- [Written tasks]:
A) In the stock subscription excerpt, by what date must the Stock Subscription close before the Subscribers' advance automatically converts to common stock?
B) Which parties does the stock subscription excerpt name as being owed money by the Issuer, and what amount is listed for each?
C) Carry the stock subscription excerpt forward, starting after its final sentence about the C Preferred Stock exchange.
··· Quoted text ···
4.10         Due-Diligence.
The Issuer currently has the following outstanding liabilities which must be paid pre-closing for due-diligence purposes.
Subscribers shall advance payment. Issuer shall execute new 5-year agreement with Island Stock Transfer. Upon successful closing,
advances shall be credited towards purchase price. If the Stock Subscription does not close by May 19th 2017 or at a
later date if mutually extended in writing by the parties, the advance by the Subscribers shall automatically convert to shares
of Issuer common stock at 0.0127153240794384 per share.

 

		(a)	$ 3,200 to Island Stock Transfer
	 	 	 
		(b)	$ 1,250 to RBSM LLP.

 

4.11         Liabilities
of Issuer. The Issuer shall not have any outstanding liabilities at closing other than:

 

		(a)	$ 15,000 to Sichenzia Ross Ference Kesner LLP.

 

4.12         Lock-Up/Leak-Out
Agreement. The Issuer shall deliver Exhibit “A” hereto which comprises Lock-Up/Leak-Out Agreements from certain
pre-closing shareholders as determined by the Subscribers that will govern the resale of shareholder’s shares of common stock.

 

4.13         Exchange
Agreements. The Holder of 37,500 shares of B Preferred Stock shall have exchanged his shares for 75,000 shares
of common stock. The Holder of 10,000 shares of C Preferred Stock shall have exchanged his
shares for 163,682 shares of common stock.
··· Source material ···
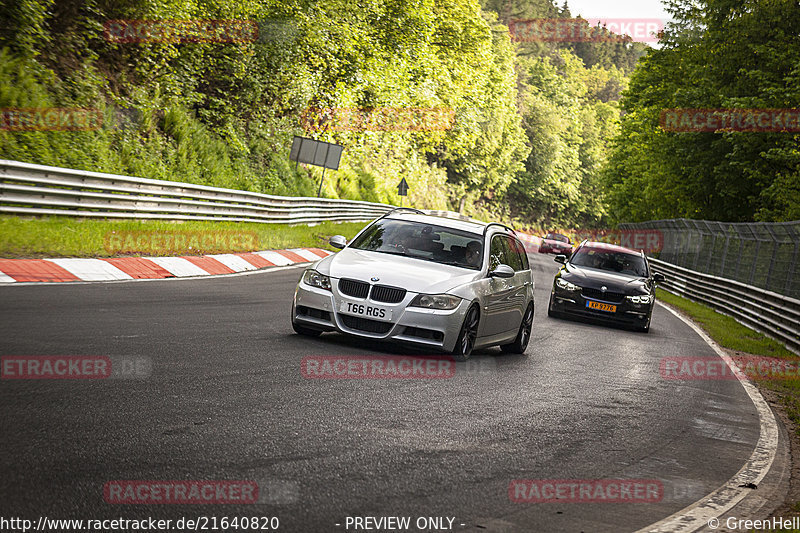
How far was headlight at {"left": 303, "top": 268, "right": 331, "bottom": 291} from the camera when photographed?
30.5 feet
···
- [Replies]:
A) By May 19th 2017, or a later date if the parties mutually extend it in writing.

B)
- Island Stock Transfer: $3,200
- RBSM LLP: $1,250
- Sichenzia Ross Ference Kesner LLP: $15,000

C)
 

ARTICLE V

REPRESENTATIONS AND WARRANTIES OF SUBSCRIBER

 

In order to induce the Issuer to enter into
this Agreement, the Subscribers represent and warrant to the Issuer the items of this Article.

 

5.01         The
Investment. The undersigned are familiar with and understand the terms of the Offering. With respect to tax and other
economic considerations involved in the undersigned’s investment, the undersigned is not relying on the Company. The undersigned
has carefully considered and has, to the extent the undersigned believes such discussion necessary, discussed with the undersigned’s
professional legal, tax, accounting and financial advisors the suitability of an investment in the Company, by purchasing the
Shares, for the undersigned’s particular tax and financial situation and has determined that the investment being made by
the undersigned is a suitable investment for the undersigned.

 

     

     

    

 

5.02         Access
to Information. 

 

Subscriber has had access to or been furnished
with the following information:

(a)       All
material books and records of the Issuer;

 

(b)       All
material contracts and documents relating to the Issuer and the proposed purchase of the Shares;

 

(c)       An
opportunity to question the appropriate executive officers of the Issuer about all material aspects of the Issuer and the business
of the Issuer; and

 

(d)       Received
and reviewed, either individually or with the assistance of an advisor, the Company’s Public filings listed on the Securities
and Exchange Commission website at https://www.sec.gov/cgi-bin/browse-edgar?company= blackpoll&owner=exclude&action=getcompany.

 

5.03         Capacity
and Authority. The Subscribers have full legal power and authority to enter into this Agreement, to make the representations,
warranties and covenants contained herein and to cause the transactions contemplated hereby to be consummated, and no prior order,
approval or decree of any court, agency or other governmental body, whether federal, state or local is required with respect thereto.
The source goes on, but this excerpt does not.